The Omicron variant of COVID-19 is possibly three-times more likely than other variants to cause re-infection according to South African data
The Omicron variant (OV) of COVID-19 might be up to three times more likely to cause re-infection according to a study by South African researchers from the South African DSI-NRF Centre of Excellence in Epidemiological Modelling and Analysis, Stellenbosch University, South Africa.
Although the latest variant was only recently identified in South African where infection rates began to climb, genomic sequencing of the variant indicates that it has between 26 and 32 mutations. These are present in the receptor binding domain of the spike protein, although of greater concern is that many of the mutations are associated with escape from neutralising antibodies and, as a consequence, the currently available vaccines might not be as effective against the variant.
B.1.1.529 has been deemed a variant of concern by the World Health Organization, although to date much of the information on transmissibility, likely level of disease severity and effectiveness of current vaccines remains unknown. With the appearance of an increasing number of COVID-19 variants, one key question is whether these can lead to re-infection either after natural or acquired immunity from vaccination.
For the present study, the South African team set out to determine whether the risk of re-infection had changed over time by examining rates of re-infection and whether the OV might had impacted on these rates. They used epidemiological data from the National Institute for Communicable Diseases and the line list of repeated COVID-19 tests and all positive tests are recorded in the combined data sets. Although these data are recorded as de-identified cases, the presence of repeat cases were used to calculate the time between consecutive positive tests for these individuals. Using the dates of reported infection, the researchers were able to calculate the time between successive infections for each person and the period of analysis was from the start of the pandemic in March 2020 and to the end of November 2021.

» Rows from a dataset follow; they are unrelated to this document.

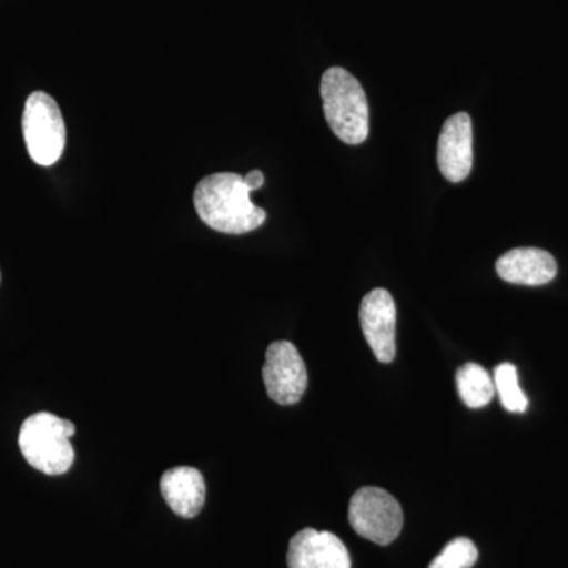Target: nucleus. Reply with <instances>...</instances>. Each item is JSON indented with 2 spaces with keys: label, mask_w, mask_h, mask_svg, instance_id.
<instances>
[{
  "label": "nucleus",
  "mask_w": 568,
  "mask_h": 568,
  "mask_svg": "<svg viewBox=\"0 0 568 568\" xmlns=\"http://www.w3.org/2000/svg\"><path fill=\"white\" fill-rule=\"evenodd\" d=\"M402 506L386 489L365 487L358 489L349 504V523L358 536L373 544H392L403 528Z\"/></svg>",
  "instance_id": "39448f33"
},
{
  "label": "nucleus",
  "mask_w": 568,
  "mask_h": 568,
  "mask_svg": "<svg viewBox=\"0 0 568 568\" xmlns=\"http://www.w3.org/2000/svg\"><path fill=\"white\" fill-rule=\"evenodd\" d=\"M263 377L268 396L282 406L297 405L308 386L304 358L290 342L268 346Z\"/></svg>",
  "instance_id": "423d86ee"
},
{
  "label": "nucleus",
  "mask_w": 568,
  "mask_h": 568,
  "mask_svg": "<svg viewBox=\"0 0 568 568\" xmlns=\"http://www.w3.org/2000/svg\"><path fill=\"white\" fill-rule=\"evenodd\" d=\"M477 559L478 551L473 540L459 537L452 540L428 568H473Z\"/></svg>",
  "instance_id": "4468645a"
},
{
  "label": "nucleus",
  "mask_w": 568,
  "mask_h": 568,
  "mask_svg": "<svg viewBox=\"0 0 568 568\" xmlns=\"http://www.w3.org/2000/svg\"><path fill=\"white\" fill-rule=\"evenodd\" d=\"M459 398L470 409L489 405L496 394L495 381L481 365L466 364L457 372Z\"/></svg>",
  "instance_id": "f8f14e48"
},
{
  "label": "nucleus",
  "mask_w": 568,
  "mask_h": 568,
  "mask_svg": "<svg viewBox=\"0 0 568 568\" xmlns=\"http://www.w3.org/2000/svg\"><path fill=\"white\" fill-rule=\"evenodd\" d=\"M496 272L507 283L544 286L555 280L558 264L545 250L515 248L497 260Z\"/></svg>",
  "instance_id": "9d476101"
},
{
  "label": "nucleus",
  "mask_w": 568,
  "mask_h": 568,
  "mask_svg": "<svg viewBox=\"0 0 568 568\" xmlns=\"http://www.w3.org/2000/svg\"><path fill=\"white\" fill-rule=\"evenodd\" d=\"M22 133L33 163L52 166L65 149L67 132L58 103L47 92H33L22 114Z\"/></svg>",
  "instance_id": "20e7f679"
},
{
  "label": "nucleus",
  "mask_w": 568,
  "mask_h": 568,
  "mask_svg": "<svg viewBox=\"0 0 568 568\" xmlns=\"http://www.w3.org/2000/svg\"><path fill=\"white\" fill-rule=\"evenodd\" d=\"M496 394L508 413L523 414L528 409L529 402L519 387L517 366L500 364L495 368Z\"/></svg>",
  "instance_id": "ddd939ff"
},
{
  "label": "nucleus",
  "mask_w": 568,
  "mask_h": 568,
  "mask_svg": "<svg viewBox=\"0 0 568 568\" xmlns=\"http://www.w3.org/2000/svg\"><path fill=\"white\" fill-rule=\"evenodd\" d=\"M325 121L332 132L351 145L362 144L369 133V111L364 88L354 74L332 67L321 80Z\"/></svg>",
  "instance_id": "f03ea898"
},
{
  "label": "nucleus",
  "mask_w": 568,
  "mask_h": 568,
  "mask_svg": "<svg viewBox=\"0 0 568 568\" xmlns=\"http://www.w3.org/2000/svg\"><path fill=\"white\" fill-rule=\"evenodd\" d=\"M287 567L351 568V556L345 544L335 534L304 529L291 538Z\"/></svg>",
  "instance_id": "1a4fd4ad"
},
{
  "label": "nucleus",
  "mask_w": 568,
  "mask_h": 568,
  "mask_svg": "<svg viewBox=\"0 0 568 568\" xmlns=\"http://www.w3.org/2000/svg\"><path fill=\"white\" fill-rule=\"evenodd\" d=\"M163 499L175 515L194 518L203 510L205 481L200 470L190 466L171 467L160 480Z\"/></svg>",
  "instance_id": "9b49d317"
},
{
  "label": "nucleus",
  "mask_w": 568,
  "mask_h": 568,
  "mask_svg": "<svg viewBox=\"0 0 568 568\" xmlns=\"http://www.w3.org/2000/svg\"><path fill=\"white\" fill-rule=\"evenodd\" d=\"M244 178L234 173L207 175L197 183L193 201L197 215L223 234H246L263 226L264 209L253 204Z\"/></svg>",
  "instance_id": "f257e3e1"
},
{
  "label": "nucleus",
  "mask_w": 568,
  "mask_h": 568,
  "mask_svg": "<svg viewBox=\"0 0 568 568\" xmlns=\"http://www.w3.org/2000/svg\"><path fill=\"white\" fill-rule=\"evenodd\" d=\"M473 121L467 112L450 115L437 142V164L447 181H465L474 164Z\"/></svg>",
  "instance_id": "6e6552de"
},
{
  "label": "nucleus",
  "mask_w": 568,
  "mask_h": 568,
  "mask_svg": "<svg viewBox=\"0 0 568 568\" xmlns=\"http://www.w3.org/2000/svg\"><path fill=\"white\" fill-rule=\"evenodd\" d=\"M362 332L381 364H392L396 354V305L394 297L383 287L365 295L361 304Z\"/></svg>",
  "instance_id": "0eeeda50"
},
{
  "label": "nucleus",
  "mask_w": 568,
  "mask_h": 568,
  "mask_svg": "<svg viewBox=\"0 0 568 568\" xmlns=\"http://www.w3.org/2000/svg\"><path fill=\"white\" fill-rule=\"evenodd\" d=\"M244 181L250 192H254V190H260L261 186L264 185L265 178L261 171L254 170L252 173L245 175Z\"/></svg>",
  "instance_id": "2eb2a0df"
},
{
  "label": "nucleus",
  "mask_w": 568,
  "mask_h": 568,
  "mask_svg": "<svg viewBox=\"0 0 568 568\" xmlns=\"http://www.w3.org/2000/svg\"><path fill=\"white\" fill-rule=\"evenodd\" d=\"M74 435L77 426L70 420L54 414L39 413L26 418L18 444L33 469L47 476H62L69 473L74 463V450L70 443Z\"/></svg>",
  "instance_id": "7ed1b4c3"
}]
</instances>
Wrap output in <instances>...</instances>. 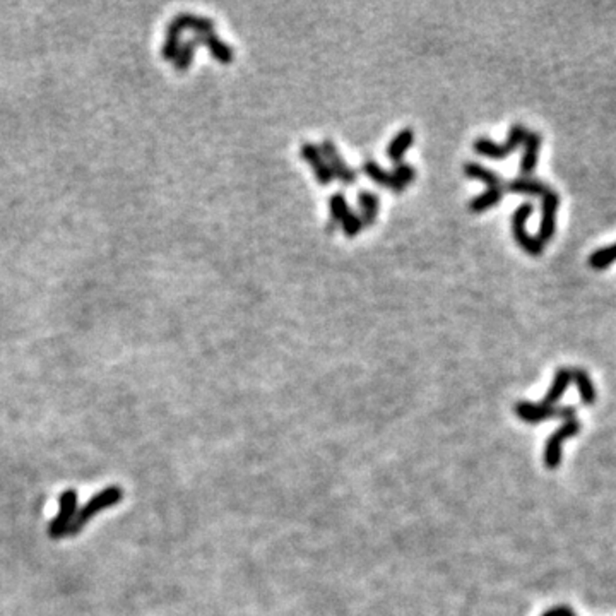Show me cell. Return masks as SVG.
I'll use <instances>...</instances> for the list:
<instances>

A total of 35,670 individuals with at least two suspected infections were identified, although 332 had three infections and one individual at least four. Re-infections showed a bimodal distribution, peaking near 180 and 360 days, representing the first and second waves of the pandemic.
However, for the more recent second infections (after October 2021), there were a higher number of re-infections among individuals whose primary infection had occurred during the third wave. In addition, since mid-November, re-infections were occurring in those whose primary infection had been during the first and second waves. Among those who had more than one infection, 47 experienced the third infection in November 2021 and which the authors suggested could be associated with the OV.
Using regression modelling, the team determined the relative hazard ratio for re-infection to be 0.75 (95% CI 0.59 – 0.97) for wave 2 versus wave 1 and for wave 3 versus wave 1 it was 0.71. However, the hazard ratio for the period from 1 November 2021 to 27 November versus wave 1 was 2.39 (95% CI 1.88 – 3.11), i.e., the risk of re-infection was almost three times higher during November 2021.
Commenting on these findings, the authors suggested that risk of re-infection compared with a primary infection had reduced over the three waves and which was to be expected as the population gained greater immunity, even in the presence of the beta and delta variants. However, the increased rate of re-infection during November 2021 suggested that the rise was driven by the OV, although they could not be certain because not all of the samples had been sequenced.
They concluded that there was evidence of a substantial increase in the risk of re-infection that has coincided with the emergence of the OV in South Africa which seemed to have a greater ability to re-infect previously infected individuals.